Los voluntarios tienen un papel vital en la transformación de la sociedad afrontando el compromiso solidario de construir un mundo mejor. El voluntariado hace de la ciudad un lugar más humano donde vivir.

Si volvemos a estar al frente del equipo de gobierno municipal crearemos una Mesa del Voluntariado, como órgano consultivo y de trabajo con entidades de voluntariado.

El Ayuntamiento necesita del asesoramiento de ciudadanos comprometidos y que participan en la vida social por la acción voluntaria para que su política social sea una política resolutiva.

Queremos que las entidades sociales presentes en esta Mesa, representadas por sus voluntarios, compartirán con el Ayuntamiento sus preocupaciones, sus demandas, sus sugerencias y, en su caso, la orientación en la toma de decisiones.

La Mesa del Voluntariado será un cauce formal de información real y certera del pálpito de la sociedad, un espacio de intercambio del Ayuntamiento con las entidades sociales del voluntariado y también un espacio de conocimiento y acercamiento entre todas ellas.

Seguiremos trabajando en la atención y apoyo al voluntariado que ya se ejerce desde el Ayuntamiento, con cursos de formación para mejorar la preparación de los voluntarios en cada una de las áreas en las que ejercen su labor.

Un apoyo decidido al comercio de la ciudad

Apoyar al comercio de la ciudad, en un momento en el que está atravesando importantes dificultades, es hoy más necesario que nunca.
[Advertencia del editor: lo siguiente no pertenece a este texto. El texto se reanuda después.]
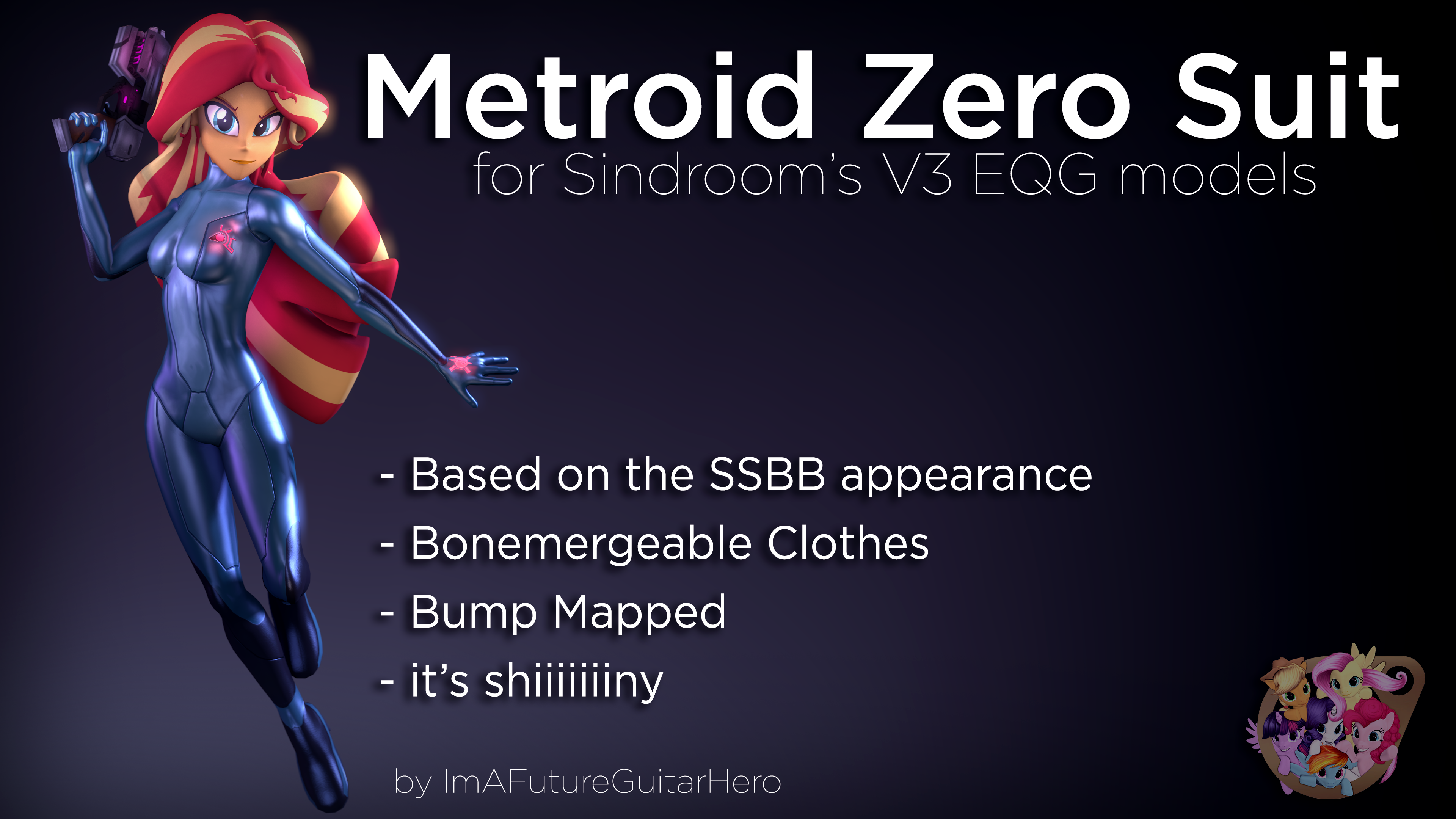 Metroid Zero Suit
for Sindroom's V3 EQG models

- Based on the SSBB appearance
- Bonemergeable Clothes
- Bump Mapped
- it's shiiiiiiiny

by ImAFutureGuitarHero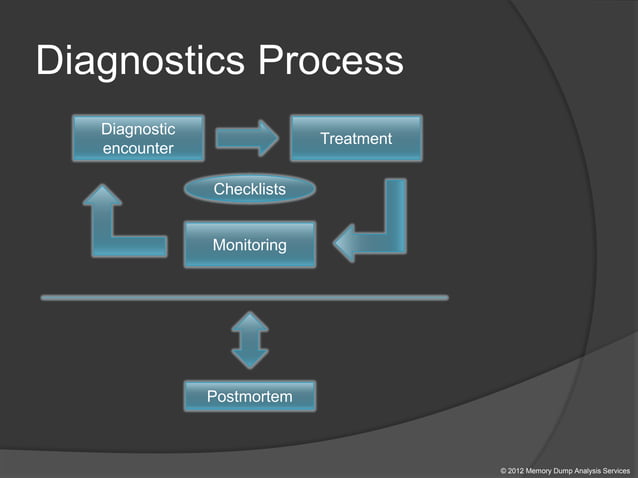 Diagnostics Process

Diagnostic encounter

Treatment

Checklists

Monitoring

Postmortem

© 2012 Memory Dump Analysis Services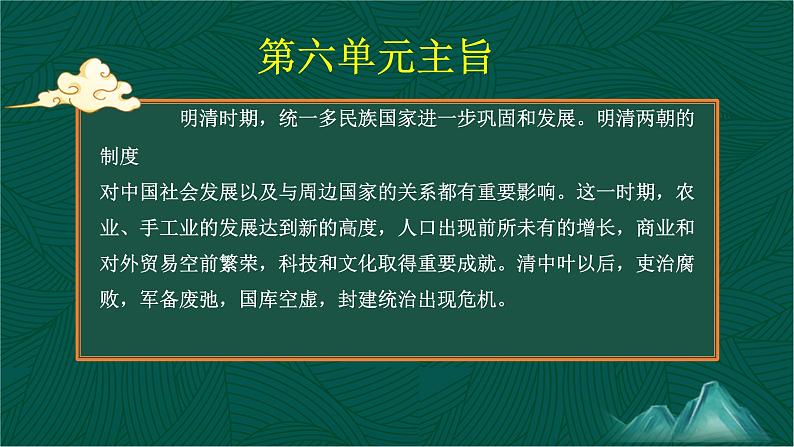 第六单元主旨

明清时期，统一多民族国家进一步巩固和发展。明清两朝的制度
对中国社会发展以及与周边国家的关系都有重要影响。这一时期，农业、手工业的发展达到新的高度，人口出现前所未有的增长，商业和对外贸易空前繁荣，科技和文化取得重要成就。清中叶以后，吏治腐败，军备废弛，国库空虚，封建统治出现危机。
Es un sector que lo está pasando francamente mal y que espera de los responsables políticos que actuemos en colaboración con ellos y, sobre todo, que apliquemos reformas estructurales que hagan que el comercio crezca. Queremos fortalecer y dignificar la imagen del sector comercial, y darle confianza para que sepan adaptar su actividad a la coyuntura económica actual.

Desde el Ayuntamiento de Santander ya hemos iniciado una línea de trabajo conjunto entre los sectores comercial y turístico, que nos proponemos potenciar durante la próxima legislatura.

Para ello, seguiremos promoviendo iniciativas como el “Santander Findepack” o la presentación de productos turísticos y comerciales combinados dirigidos a los pasajeros de cruceros que recalan en la ciudad.

Además, los productos turísticos que se pongan en marcha lo harán teniendo en cuenta la opinión del sector comercial, y viceversa.

Se trata, en definitiva, de reforzar la colaboración entre el turismo y el comercio, y generar una simbiosis perfecta entre ambas políticas.

Vamos a establecer, además, un plan específico comercial para revitalizar zonas como Castilla-Hermida y el entorno Río de la Pila-El Sol, así como barrios de valor histórico y arquitectónico, como el Cabildo y el entorno de la calle del Sol y el Río de la Pila, a través de su recuperación como áreas comerciales.

Apostaremos decididamente por la aplicación de las nuevas tecnologías, ya en marcha a través del portal comerciosantander.com, y por la formación en el comercio porque la aplicación de las nuevas tecnologías no consiste sólo en dotar a los comerciantes de herramientas, sino en enseñarles a utilizar esas herramientas. Por eso, la formación en este área es fundamental.

Respecto a los mercados municipales, seguiremos apostando por conseguir la financiación necesaria para rehabilitar el Mercado de la Esperanza, llevaremos adelante el proyecto de rehabilitación del Mercado de México, transformándolo en un nuevo espacio comercial de la ciudad, y acometeremos un proyecto de revitalización social y cultural del mercado de Puertochico.